**Problem statement:** Retrieve each line that contains the word "style" from the entries below.

····················

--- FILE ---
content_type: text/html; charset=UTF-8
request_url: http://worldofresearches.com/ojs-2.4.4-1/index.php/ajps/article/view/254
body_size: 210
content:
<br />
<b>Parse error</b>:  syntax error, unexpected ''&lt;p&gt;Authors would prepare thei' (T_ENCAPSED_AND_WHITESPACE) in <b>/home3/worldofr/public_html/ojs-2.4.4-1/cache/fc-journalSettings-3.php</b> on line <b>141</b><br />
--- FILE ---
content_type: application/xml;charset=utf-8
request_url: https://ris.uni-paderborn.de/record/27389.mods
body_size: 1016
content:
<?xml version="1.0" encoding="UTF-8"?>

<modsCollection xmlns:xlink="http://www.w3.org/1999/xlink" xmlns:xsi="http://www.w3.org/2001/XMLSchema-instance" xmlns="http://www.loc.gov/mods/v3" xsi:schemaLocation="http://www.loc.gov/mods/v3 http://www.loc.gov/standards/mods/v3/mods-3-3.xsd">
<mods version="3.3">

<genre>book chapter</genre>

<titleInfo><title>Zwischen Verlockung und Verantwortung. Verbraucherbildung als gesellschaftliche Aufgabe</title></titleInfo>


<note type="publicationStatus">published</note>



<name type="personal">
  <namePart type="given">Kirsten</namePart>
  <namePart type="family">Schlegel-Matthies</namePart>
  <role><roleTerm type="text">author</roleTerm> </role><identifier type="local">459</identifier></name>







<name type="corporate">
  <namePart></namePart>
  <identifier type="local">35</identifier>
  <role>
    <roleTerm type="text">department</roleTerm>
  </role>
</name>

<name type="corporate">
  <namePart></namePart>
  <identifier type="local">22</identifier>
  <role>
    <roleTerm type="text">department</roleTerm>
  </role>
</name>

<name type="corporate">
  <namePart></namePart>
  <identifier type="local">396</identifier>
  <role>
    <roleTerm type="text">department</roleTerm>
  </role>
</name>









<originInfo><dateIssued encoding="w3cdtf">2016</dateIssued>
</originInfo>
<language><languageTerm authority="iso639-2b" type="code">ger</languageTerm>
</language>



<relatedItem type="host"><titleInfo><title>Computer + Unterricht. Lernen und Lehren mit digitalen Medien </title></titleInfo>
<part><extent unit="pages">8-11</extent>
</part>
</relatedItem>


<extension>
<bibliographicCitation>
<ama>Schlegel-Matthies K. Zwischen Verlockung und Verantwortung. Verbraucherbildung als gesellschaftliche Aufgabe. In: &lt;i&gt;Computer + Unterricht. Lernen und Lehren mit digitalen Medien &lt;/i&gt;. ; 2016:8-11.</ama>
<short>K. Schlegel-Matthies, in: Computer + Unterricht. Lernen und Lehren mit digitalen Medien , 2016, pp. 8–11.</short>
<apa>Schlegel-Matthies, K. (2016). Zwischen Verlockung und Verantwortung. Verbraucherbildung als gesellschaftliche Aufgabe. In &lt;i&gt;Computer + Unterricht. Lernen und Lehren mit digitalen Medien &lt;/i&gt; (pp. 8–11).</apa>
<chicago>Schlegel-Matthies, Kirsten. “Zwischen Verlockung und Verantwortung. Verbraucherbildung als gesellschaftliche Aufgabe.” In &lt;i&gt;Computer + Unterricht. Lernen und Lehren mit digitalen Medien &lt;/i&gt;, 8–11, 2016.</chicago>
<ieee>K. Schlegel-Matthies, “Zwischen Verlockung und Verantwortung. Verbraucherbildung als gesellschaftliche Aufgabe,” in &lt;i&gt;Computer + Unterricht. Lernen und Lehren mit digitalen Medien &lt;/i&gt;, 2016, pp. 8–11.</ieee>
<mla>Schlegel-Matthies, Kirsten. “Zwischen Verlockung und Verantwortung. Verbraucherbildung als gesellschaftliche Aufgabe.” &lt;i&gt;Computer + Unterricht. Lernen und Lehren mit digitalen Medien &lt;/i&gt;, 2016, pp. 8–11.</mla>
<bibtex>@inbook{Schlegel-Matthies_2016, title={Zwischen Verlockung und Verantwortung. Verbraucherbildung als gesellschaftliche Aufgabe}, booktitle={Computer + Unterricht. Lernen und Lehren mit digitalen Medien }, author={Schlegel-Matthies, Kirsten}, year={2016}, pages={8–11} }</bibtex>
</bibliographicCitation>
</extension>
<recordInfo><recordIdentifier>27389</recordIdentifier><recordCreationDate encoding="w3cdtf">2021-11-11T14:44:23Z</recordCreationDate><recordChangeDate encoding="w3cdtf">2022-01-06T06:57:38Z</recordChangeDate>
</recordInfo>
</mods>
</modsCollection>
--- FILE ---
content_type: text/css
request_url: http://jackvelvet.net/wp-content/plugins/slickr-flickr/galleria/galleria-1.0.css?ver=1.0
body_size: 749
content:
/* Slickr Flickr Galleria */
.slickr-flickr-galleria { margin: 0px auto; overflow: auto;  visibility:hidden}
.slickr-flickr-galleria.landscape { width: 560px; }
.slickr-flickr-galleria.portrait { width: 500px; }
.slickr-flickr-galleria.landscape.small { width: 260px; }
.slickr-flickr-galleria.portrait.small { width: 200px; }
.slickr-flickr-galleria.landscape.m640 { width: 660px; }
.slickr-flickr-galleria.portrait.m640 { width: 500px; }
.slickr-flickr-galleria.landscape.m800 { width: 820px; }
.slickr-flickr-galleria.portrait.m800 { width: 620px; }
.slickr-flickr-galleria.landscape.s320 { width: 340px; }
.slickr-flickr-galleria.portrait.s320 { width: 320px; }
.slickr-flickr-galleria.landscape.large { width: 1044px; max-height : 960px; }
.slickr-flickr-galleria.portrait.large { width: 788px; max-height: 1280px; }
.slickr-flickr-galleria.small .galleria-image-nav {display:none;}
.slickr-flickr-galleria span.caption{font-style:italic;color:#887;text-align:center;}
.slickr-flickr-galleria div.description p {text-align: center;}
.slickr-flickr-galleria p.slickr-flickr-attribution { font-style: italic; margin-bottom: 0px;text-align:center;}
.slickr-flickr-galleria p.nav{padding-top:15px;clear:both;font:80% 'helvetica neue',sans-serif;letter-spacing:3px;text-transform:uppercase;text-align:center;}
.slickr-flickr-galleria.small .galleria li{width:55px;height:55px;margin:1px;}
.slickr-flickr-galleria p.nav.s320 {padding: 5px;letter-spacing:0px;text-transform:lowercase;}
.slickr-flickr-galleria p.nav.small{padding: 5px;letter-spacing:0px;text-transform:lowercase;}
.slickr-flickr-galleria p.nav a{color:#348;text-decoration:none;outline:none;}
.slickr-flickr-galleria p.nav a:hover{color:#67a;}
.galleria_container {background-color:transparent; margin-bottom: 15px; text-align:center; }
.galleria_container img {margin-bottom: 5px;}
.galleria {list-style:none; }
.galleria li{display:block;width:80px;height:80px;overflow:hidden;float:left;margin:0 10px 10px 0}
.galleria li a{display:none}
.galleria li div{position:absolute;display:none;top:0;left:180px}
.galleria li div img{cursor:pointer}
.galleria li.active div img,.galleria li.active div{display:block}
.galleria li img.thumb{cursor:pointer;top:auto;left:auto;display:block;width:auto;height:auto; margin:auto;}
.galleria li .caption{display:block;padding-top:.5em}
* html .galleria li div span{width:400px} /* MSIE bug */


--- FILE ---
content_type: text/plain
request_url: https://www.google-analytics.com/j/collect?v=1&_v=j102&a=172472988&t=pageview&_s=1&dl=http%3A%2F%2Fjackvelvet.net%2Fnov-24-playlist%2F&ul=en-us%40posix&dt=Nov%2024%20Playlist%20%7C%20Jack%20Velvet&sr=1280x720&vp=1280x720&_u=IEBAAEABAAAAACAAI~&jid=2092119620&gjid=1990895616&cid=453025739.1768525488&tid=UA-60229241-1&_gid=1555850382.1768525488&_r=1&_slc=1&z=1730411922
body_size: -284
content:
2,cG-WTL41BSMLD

····················

**Task output:**
.slickr-flickr-galleria span.caption{font-style:italic;color:#887;text-align:center;}
.slickr-flickr-galleria p.slickr-flickr-attribution { font-style: italic; margin-bottom: 0px;text-align:center;}
.galleria {list-style:none; }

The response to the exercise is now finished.